Shortly after Koren lost the election, he received a letter dated November 28, 2011 from Noonan “indicating] that the Pennsylvania State Police, acting under [Noo-nan’s] discretion, conducted a ‘second’ *887 award determination, in secret, and in private, without notice to [Koren], and as a result of this recent secret review, [Koren] was again denied an honorable discharge.” (App.30.)

In March 2012, Koren filed a civil rights complaint pursuant to 42 U.S.C. § 1983. Count One asserts a First Amendment retaliation claim, on the theory that Finn, acting at Noonan’s direction, lied by implication about Koren’s service record to punish him for running against the incumbent Republican District Attorney. Count Two asserts that Appellees violated Koren’s right to privacy by withholding from the press the accolades contained within his service file, and simultaneously implying that the same file contained evidence of serious conduct. Count Three avers that Appellees committed a due process violation by conducting a “secret” and “private” second review of his personnel file before again denying him an honorable discharge.

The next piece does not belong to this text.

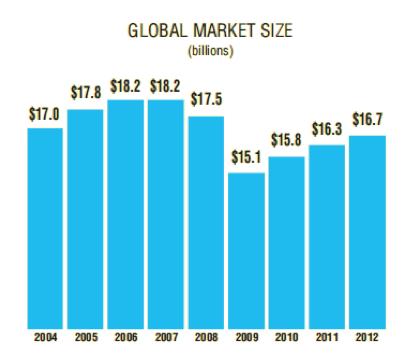 SOURCE: The Music Trades International Almanac 2014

Count Four alleges that Appellees committed an equal protection violation by denying an honorable discharge to Koren, who possessed an exemplary service record, and yet granting that accolade to other troopers who were actually guilty of “serious misconduct.” Finally, Count Five asserts a claim of willful misconduct under Pennsylvania state law. Koren seeks compensation for lost earnings, lost benefits, mental anguish, and pain and suffering. He also seeks punitive damages.

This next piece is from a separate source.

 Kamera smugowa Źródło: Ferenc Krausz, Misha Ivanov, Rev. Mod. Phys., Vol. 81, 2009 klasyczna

Appellees moved to dismiss the Complaint for failure to state a claim. In a Memorandum and Order entered February 21, 2013, the District Court granted the motion to dismiss. Koren filed a motion for reconsideration, construed by the District Court as a motion under Rule 59(e), which essentially reiterated his arguments in opposition to Appellees’ motion to dismiss. The District Court denied that motion in a Memorandum and Order entered October 4, 2013. Koren filed a timely notice of appeal from that order.

II.

The District Court had jurisdiction over this case pursuant to 28 U.S.C. §§ 1331 and 1343. We have jurisdiction over the District Court’s final order pursuant to 28 U.S.C. § 1291.

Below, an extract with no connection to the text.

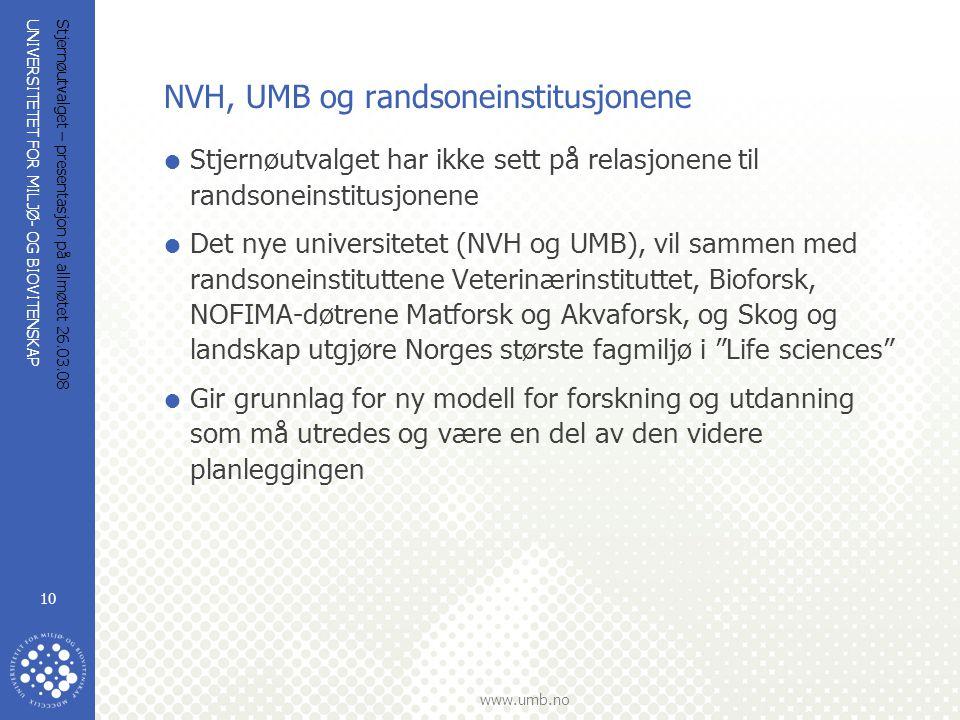 NVH, UMB og randsoneinstitusjonene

We exercise plenary review over a district court’s decision granting a motion to dismiss under Rule 12(b)(6). See Warren Gen. Hosp. v. Amgen Inc., 643 F.3d 77, 83 (3d Cir.2011). 2 We accept as true all facts set forth in the complaint, and draw all reasonable inferences from such allegations in favor of the complainant. Id. at 84.

III.

A.

Count One of Koren’s Complaint alleges a First Amendment retaliation claim. To establish a First Amendment retaliation claim, Koren must prove three elements: “(1) constitutionally protected conduct, (2) retaliatory action sufficient to deter a person of ordinary firmness from exercising his constitutional rights, and (3) a causal *888 link between the constitutionally protected conduct and the retaliatory action.” Thomas v. Independence Twp., 463 F.3d 285, 296 (3d Cir.2006) (citation omitted). We assume for purposes of this analysis that the first and third elements of Koren’s claim are satisfied, i.e., that Appellees, acting in their capacity as public officials, made false allegations regarding Koren’s service history with the State Police in response to Koren’s exercise of his First Amendment rights — namely, his decision to run against the incumbent District Attorney of Lehigh County.